Software testing is done with many approaches such as Particle Swarm Optimization, Genetic Algorithm, and Ant Colony Optimization etc. in which ACO is one of the effective approaches. A hybrid approach using ACO and a markov software usage model [5] can produce some better results for deriving a set of independent test paths for a software system. McMinn [6] discussed application of ACO for finding sequences of transitional statements in generating test data under evolutionary testing. Another approach for state based testing using an ACO is represented [7] in which only states are considered and not complete transitions.
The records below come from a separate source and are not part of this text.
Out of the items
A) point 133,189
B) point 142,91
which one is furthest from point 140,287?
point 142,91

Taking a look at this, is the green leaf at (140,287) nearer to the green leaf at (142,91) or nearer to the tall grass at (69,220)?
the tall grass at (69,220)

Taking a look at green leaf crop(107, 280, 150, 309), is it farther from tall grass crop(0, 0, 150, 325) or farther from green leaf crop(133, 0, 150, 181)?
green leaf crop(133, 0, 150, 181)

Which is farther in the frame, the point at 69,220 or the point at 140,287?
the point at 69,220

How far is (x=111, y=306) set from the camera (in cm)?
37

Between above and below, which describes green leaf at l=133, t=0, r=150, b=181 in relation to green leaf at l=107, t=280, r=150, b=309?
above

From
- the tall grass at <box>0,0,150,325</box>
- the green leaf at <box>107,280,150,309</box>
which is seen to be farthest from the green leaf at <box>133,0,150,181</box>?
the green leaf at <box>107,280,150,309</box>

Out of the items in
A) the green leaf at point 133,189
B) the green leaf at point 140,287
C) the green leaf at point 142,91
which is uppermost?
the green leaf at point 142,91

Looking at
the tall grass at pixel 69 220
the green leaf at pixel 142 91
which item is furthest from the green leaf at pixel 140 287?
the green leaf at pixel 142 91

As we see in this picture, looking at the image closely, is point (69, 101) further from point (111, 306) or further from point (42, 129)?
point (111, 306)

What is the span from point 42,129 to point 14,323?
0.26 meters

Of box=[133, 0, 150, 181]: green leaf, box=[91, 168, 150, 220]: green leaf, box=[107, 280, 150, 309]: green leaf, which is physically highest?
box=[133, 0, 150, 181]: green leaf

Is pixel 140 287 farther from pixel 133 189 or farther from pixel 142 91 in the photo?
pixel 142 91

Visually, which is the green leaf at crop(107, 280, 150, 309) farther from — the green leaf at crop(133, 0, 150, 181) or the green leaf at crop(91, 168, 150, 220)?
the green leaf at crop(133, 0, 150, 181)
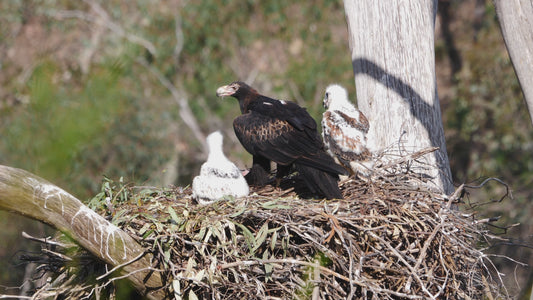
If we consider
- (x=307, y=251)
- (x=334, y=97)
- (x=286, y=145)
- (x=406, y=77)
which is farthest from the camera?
(x=334, y=97)

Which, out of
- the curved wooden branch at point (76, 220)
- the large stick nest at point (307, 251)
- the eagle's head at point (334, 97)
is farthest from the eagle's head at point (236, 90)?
→ the curved wooden branch at point (76, 220)

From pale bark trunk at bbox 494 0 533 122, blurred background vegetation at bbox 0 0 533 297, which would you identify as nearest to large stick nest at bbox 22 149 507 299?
pale bark trunk at bbox 494 0 533 122

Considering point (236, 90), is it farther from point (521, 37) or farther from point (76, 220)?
point (76, 220)

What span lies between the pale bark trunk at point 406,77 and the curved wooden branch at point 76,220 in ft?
6.76

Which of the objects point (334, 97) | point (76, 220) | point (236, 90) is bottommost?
point (76, 220)

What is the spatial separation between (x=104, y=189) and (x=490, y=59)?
9.63m

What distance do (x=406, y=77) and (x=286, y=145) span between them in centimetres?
106

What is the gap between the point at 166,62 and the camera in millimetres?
11305

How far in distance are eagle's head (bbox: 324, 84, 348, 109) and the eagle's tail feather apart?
0.62 meters

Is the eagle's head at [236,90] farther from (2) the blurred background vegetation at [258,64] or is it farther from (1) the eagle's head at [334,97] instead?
(2) the blurred background vegetation at [258,64]

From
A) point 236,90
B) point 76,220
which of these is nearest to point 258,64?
point 236,90

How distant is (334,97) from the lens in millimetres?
4605

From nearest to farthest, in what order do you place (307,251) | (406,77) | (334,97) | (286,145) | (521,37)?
(521,37)
(307,251)
(406,77)
(286,145)
(334,97)

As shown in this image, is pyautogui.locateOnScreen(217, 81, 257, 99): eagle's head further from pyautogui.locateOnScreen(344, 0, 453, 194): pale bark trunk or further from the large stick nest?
the large stick nest
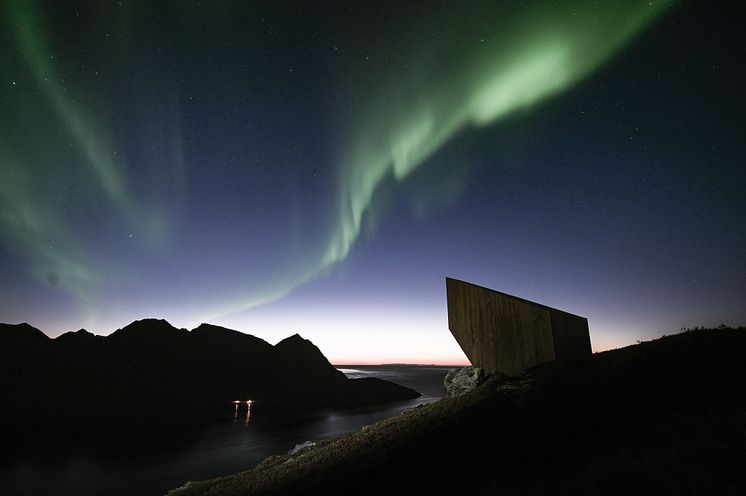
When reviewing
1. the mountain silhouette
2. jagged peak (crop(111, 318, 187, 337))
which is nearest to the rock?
the mountain silhouette

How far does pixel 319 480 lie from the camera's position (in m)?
13.4

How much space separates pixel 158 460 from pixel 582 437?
77.3 meters

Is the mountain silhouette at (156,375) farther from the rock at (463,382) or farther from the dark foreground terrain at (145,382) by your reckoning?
the rock at (463,382)

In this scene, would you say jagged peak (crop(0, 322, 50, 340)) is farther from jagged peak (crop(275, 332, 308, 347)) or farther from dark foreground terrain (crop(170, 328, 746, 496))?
dark foreground terrain (crop(170, 328, 746, 496))

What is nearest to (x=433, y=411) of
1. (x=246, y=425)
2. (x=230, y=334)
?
(x=246, y=425)

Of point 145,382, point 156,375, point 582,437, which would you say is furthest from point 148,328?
point 582,437

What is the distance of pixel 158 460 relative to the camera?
60812 millimetres

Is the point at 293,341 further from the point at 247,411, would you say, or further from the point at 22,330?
the point at 22,330

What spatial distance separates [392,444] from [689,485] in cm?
1050

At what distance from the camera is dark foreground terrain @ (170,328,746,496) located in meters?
7.84

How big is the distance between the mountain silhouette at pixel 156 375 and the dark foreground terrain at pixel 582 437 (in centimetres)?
12085

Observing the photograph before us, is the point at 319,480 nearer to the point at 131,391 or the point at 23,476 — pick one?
the point at 23,476

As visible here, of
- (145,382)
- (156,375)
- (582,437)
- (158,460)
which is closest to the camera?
(582,437)

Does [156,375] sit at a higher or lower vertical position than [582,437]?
lower
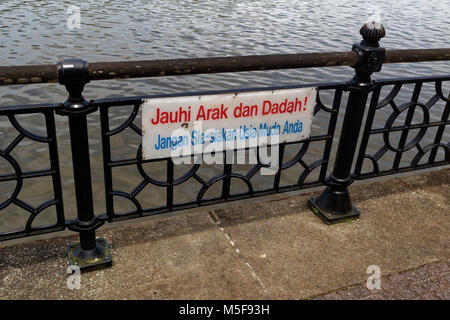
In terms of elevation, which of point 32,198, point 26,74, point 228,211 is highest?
point 26,74

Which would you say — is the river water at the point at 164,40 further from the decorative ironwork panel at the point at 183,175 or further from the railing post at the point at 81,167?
the railing post at the point at 81,167

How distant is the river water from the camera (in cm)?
642

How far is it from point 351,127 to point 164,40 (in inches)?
392

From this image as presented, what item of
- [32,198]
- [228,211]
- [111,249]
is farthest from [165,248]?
[32,198]

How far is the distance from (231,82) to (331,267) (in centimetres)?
721

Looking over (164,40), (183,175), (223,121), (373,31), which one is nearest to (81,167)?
(183,175)

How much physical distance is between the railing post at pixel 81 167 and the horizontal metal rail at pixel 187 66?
7 centimetres

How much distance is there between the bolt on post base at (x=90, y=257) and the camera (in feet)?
9.20

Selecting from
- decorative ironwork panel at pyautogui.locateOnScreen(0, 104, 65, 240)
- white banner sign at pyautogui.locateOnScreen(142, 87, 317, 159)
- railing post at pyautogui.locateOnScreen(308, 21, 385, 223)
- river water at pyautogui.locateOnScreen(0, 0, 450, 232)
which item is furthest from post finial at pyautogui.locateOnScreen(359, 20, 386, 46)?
river water at pyautogui.locateOnScreen(0, 0, 450, 232)

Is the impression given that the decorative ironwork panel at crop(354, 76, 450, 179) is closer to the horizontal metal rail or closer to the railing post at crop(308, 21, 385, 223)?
the railing post at crop(308, 21, 385, 223)

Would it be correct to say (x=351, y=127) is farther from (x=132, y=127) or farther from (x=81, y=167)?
(x=81, y=167)

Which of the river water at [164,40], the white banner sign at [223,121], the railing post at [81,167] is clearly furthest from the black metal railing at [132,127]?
the river water at [164,40]
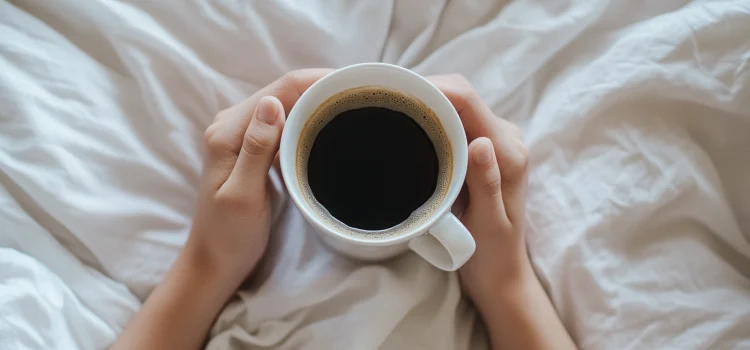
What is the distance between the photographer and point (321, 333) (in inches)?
28.0

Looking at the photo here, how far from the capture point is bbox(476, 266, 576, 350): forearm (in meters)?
0.71

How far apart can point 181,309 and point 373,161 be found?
32cm

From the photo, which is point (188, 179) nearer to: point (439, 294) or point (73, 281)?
point (73, 281)

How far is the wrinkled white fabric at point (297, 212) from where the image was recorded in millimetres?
716

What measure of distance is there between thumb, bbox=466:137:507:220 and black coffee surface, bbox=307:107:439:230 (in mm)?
47

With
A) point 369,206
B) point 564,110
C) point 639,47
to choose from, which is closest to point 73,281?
point 369,206

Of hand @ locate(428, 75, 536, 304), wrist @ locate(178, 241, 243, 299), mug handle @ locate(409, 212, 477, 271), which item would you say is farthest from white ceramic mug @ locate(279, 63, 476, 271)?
wrist @ locate(178, 241, 243, 299)

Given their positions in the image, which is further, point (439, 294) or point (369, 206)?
point (439, 294)

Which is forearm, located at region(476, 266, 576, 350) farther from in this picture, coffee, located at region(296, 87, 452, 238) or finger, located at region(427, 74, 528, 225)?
coffee, located at region(296, 87, 452, 238)

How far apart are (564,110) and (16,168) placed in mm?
756

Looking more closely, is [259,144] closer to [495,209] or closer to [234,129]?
[234,129]

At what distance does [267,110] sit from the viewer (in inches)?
23.6

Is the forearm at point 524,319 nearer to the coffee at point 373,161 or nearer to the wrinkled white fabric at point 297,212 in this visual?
the wrinkled white fabric at point 297,212

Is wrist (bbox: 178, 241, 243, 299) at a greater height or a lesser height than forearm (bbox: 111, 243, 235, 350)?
greater
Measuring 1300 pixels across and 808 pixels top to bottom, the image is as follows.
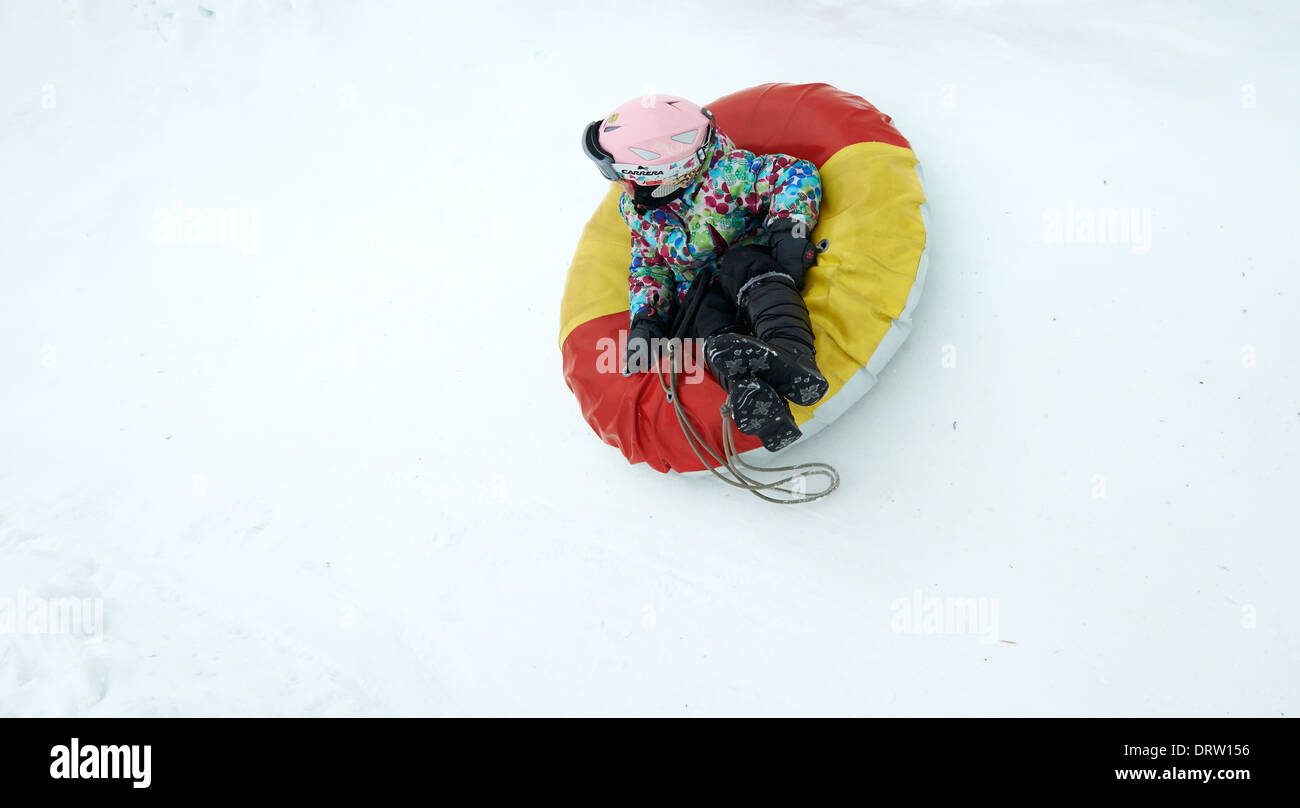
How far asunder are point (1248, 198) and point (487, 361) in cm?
189

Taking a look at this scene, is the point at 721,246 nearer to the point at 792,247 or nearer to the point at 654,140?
the point at 792,247

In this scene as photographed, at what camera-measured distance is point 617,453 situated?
2.07 meters

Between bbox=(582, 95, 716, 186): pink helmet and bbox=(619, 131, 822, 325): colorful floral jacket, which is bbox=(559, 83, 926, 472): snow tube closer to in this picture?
bbox=(619, 131, 822, 325): colorful floral jacket

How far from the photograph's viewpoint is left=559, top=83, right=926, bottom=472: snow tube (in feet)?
5.54

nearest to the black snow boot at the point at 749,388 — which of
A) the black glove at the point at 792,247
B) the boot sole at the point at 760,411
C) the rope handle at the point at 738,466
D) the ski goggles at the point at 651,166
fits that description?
the boot sole at the point at 760,411

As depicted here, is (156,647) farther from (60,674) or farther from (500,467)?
(500,467)

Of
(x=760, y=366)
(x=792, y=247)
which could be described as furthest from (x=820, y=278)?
(x=760, y=366)

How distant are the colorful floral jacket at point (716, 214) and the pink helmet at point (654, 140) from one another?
0.06m

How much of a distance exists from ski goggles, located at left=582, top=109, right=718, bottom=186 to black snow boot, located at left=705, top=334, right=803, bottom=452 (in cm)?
40

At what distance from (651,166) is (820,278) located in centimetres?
43

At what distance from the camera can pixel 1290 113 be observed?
6.00 ft

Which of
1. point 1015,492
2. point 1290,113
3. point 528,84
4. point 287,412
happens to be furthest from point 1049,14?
point 287,412

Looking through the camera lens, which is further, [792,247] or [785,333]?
[792,247]

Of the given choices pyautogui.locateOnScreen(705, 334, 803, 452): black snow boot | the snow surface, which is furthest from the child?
the snow surface
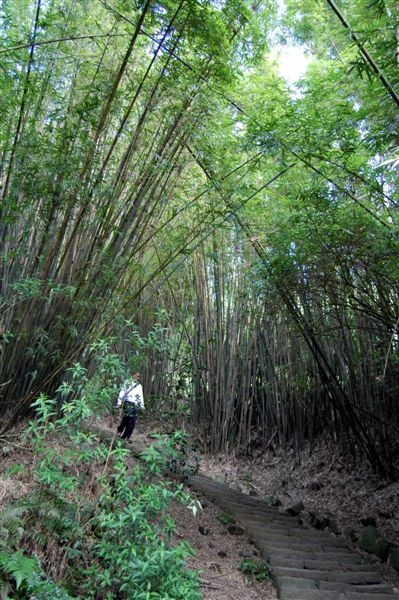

Many AI based techniques like Neural Networks, the black-box data processing structure is very complex and it provides a slow convergence speed [8]. Although the search in genetic algorithms is not exhaustive, the algorithm fails to find a global optimum of the fitness if get stuck in local extreme [9]. Ant colony optimization is inspired by foraging behaviors of ant colonies, and target discrete optimization problem [4]. Real ants coordinate with each other by dropping and sensing a chemical level known as pheromone on the paths. Selection of path by ants depends on stochastic or probability theory. The main idea is the self organizing principle, which allows the highly coordinated behavior of real ants can be applied with the artificial agents, which collaborate to solve the complex computational problems. In the next section this paper proposed solution regarding total software coverage.

3

Proposed Algorithm

Purpose of the proposed Algorithm is providing the optimal path coverage for state transition diagram as well as CFG of the software under test. Selection of path depends upon the probability of the path. Ant will choose the path where the probability value is high. The probability value of path depends upon: probability value calculated by ant at each node for which it has pheromone value (τij), which helps other ants to make decision in the future, and heuristic information (ηij) of the path, which indicates the visibility of a path for an ant at the current vertex. In some cases if there are equal probabilities the ant will select any feasible path randomly. The architecture of the proposal is depicted in Figure 1.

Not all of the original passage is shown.